ANSWER: Regular readers of this feature know I have no confidence in the competence of NFL officials, and based on that I don't believe there is any favoritism involved. I think that because we watch the Steelers each week and have a vested interest in the outcomes of those games, the impression is that calls only are going against the Steelers. I believe fans of every team could make the same claim, and with some justification, because the caliber of the officiating is neither good nor consistent.

Take a look at the best photos from the Week 16 game against the Ravens. The Steelers defeated the Ravens 31-27.
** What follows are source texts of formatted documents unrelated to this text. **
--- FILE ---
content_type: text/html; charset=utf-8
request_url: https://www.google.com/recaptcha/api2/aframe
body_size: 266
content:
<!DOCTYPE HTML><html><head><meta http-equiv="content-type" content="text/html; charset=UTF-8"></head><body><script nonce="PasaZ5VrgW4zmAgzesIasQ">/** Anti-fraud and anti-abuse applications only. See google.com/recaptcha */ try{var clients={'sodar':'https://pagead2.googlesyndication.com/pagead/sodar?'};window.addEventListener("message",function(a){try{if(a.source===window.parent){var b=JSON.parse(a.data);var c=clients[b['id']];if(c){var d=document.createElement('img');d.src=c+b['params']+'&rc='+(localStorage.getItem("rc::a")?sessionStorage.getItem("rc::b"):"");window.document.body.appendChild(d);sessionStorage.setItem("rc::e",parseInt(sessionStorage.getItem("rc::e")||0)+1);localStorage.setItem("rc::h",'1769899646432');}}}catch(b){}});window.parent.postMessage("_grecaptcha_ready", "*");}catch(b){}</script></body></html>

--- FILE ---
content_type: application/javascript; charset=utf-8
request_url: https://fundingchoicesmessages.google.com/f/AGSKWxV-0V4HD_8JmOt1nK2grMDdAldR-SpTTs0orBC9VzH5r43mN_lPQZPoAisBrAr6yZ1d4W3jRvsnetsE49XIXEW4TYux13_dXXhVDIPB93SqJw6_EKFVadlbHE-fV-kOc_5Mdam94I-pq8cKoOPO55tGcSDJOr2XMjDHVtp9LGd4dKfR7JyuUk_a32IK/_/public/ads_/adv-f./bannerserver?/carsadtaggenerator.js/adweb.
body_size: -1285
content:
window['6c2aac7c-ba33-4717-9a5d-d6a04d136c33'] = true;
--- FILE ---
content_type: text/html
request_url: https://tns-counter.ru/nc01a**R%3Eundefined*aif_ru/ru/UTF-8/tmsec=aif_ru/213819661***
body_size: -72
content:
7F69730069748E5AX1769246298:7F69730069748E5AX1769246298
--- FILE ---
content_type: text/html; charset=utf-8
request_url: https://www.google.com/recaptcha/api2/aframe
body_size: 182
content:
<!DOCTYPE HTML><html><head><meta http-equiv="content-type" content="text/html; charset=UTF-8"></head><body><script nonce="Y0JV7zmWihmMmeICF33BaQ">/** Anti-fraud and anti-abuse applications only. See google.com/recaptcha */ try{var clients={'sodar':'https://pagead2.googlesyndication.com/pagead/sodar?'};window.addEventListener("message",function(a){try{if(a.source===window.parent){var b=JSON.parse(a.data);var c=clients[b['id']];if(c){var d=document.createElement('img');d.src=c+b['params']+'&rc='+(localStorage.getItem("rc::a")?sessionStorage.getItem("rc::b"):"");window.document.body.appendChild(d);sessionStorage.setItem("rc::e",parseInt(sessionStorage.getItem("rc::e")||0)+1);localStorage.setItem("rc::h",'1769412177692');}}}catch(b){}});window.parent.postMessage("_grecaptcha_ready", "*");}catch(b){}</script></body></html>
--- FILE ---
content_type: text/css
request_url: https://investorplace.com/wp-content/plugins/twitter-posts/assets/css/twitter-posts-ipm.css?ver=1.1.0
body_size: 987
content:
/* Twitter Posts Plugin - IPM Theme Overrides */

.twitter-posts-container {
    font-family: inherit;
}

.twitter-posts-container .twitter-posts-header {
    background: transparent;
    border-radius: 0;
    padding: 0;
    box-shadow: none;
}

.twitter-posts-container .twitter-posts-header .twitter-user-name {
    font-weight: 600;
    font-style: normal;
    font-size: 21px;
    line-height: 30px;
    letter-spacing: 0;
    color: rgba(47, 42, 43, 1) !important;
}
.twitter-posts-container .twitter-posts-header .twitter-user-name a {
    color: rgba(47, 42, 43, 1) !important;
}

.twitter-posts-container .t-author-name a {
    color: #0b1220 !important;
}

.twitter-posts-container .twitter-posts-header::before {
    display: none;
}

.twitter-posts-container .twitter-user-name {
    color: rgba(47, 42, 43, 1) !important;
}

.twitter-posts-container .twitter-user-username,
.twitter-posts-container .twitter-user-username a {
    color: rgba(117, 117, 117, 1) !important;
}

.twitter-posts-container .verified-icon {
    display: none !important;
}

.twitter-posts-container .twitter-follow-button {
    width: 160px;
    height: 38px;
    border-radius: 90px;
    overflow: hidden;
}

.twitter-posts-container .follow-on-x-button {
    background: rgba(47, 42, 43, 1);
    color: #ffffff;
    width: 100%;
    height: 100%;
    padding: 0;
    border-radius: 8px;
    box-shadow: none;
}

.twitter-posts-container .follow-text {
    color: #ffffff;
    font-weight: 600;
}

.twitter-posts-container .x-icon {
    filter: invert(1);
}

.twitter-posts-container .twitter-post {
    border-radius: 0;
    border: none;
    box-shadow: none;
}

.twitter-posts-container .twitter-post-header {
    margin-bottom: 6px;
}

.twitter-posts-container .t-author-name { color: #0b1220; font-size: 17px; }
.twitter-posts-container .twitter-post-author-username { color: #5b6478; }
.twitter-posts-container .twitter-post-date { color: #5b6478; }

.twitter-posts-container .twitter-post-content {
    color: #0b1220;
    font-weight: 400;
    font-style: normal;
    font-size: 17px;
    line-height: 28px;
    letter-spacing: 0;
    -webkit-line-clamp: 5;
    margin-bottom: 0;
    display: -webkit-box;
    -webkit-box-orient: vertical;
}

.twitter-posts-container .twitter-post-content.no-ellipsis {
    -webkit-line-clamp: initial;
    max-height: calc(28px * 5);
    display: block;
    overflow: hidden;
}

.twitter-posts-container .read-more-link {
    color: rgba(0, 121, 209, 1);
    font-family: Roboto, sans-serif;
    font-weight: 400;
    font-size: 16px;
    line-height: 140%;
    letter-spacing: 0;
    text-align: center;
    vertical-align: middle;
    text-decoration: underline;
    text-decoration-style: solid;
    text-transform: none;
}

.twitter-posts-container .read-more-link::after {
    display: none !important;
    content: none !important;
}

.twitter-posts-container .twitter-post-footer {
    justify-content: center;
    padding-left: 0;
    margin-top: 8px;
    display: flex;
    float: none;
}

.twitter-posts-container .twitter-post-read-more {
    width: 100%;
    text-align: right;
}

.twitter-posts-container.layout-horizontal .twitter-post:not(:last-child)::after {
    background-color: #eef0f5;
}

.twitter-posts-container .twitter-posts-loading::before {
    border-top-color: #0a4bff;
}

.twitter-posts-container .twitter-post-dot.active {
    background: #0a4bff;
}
NEIL GLASSER FROM MANALAPAN, NJ:
I'm confused on the tiebreakers between the Steelers and Texans for the No. 3 seed in the AFC. If the Steelers lose and Texans win in week 17, they will both be 10-6, each with an 8-4 conference record. Their records against common opponents (Chiefs, Pats, Colts, Bengals) would both be 4-1. The next tiebreaker is strength of victory, where the Steelers have a slight, but not insurmountable lead. How is it that they have clinched the No. 3 seed already?

ANSWER: Such matters are handled for the NFL by the Elias Sports Bureau, and that's where the determination came that the Steelers had clinched the No. 3 seed. In an email from Elias, it was explained this way: "PIT currently has a one-game lead on HOU for third seed in AFC. If PIT loses to CLE and HOU beats TEN, the two teams would finish tied at 10-6, so it would go tiebreakers: Head to head – the two teams did not play each other, does not apply; Conference record – both teams would finish with an 8-4 conference record; Common opponents – both teams would finish with a 4-1 record against common opponents; Strength of victory – no matter what happens in Week 17, the Steelers would finish with a better record in this category given the things that have to happen to get to this scenario."

Just for clarification, "strength of victory" is the composite win percentage of the opponents a team has defeated over the course of the regular season. Example: By Week 13, Oakland had beaten 10 teams with a combined record of 68-76, giving the Raiders a .472 strength of victory.

I understand that by your calculations, the Steelers "have a slight, but not insurmountable lead" in strength of victory, but Elias disagrees. And since Elias is never wrong, I'm going to surmise there was some error in your calculations. I have come to trust Elias completely in these issues, because the NFL does.

TOM ROWE FROM WIMAUMA, FL:
How many pro scouts do the Steelers employ? With a meaningless Browns game next up, will these scouts instead be tasked with scouting potential first round playoff opponents?

ANSWER: The Steelers will have a complete complement of scouts at all of the games involving potential opponents in the Wild Card Round, but they'll also work the other AFC games involving playoff teams because you never know which opponent you might face in a particular round. And there's also video available on every team in the league, so the scouting doesn't necessarily have to happen on site.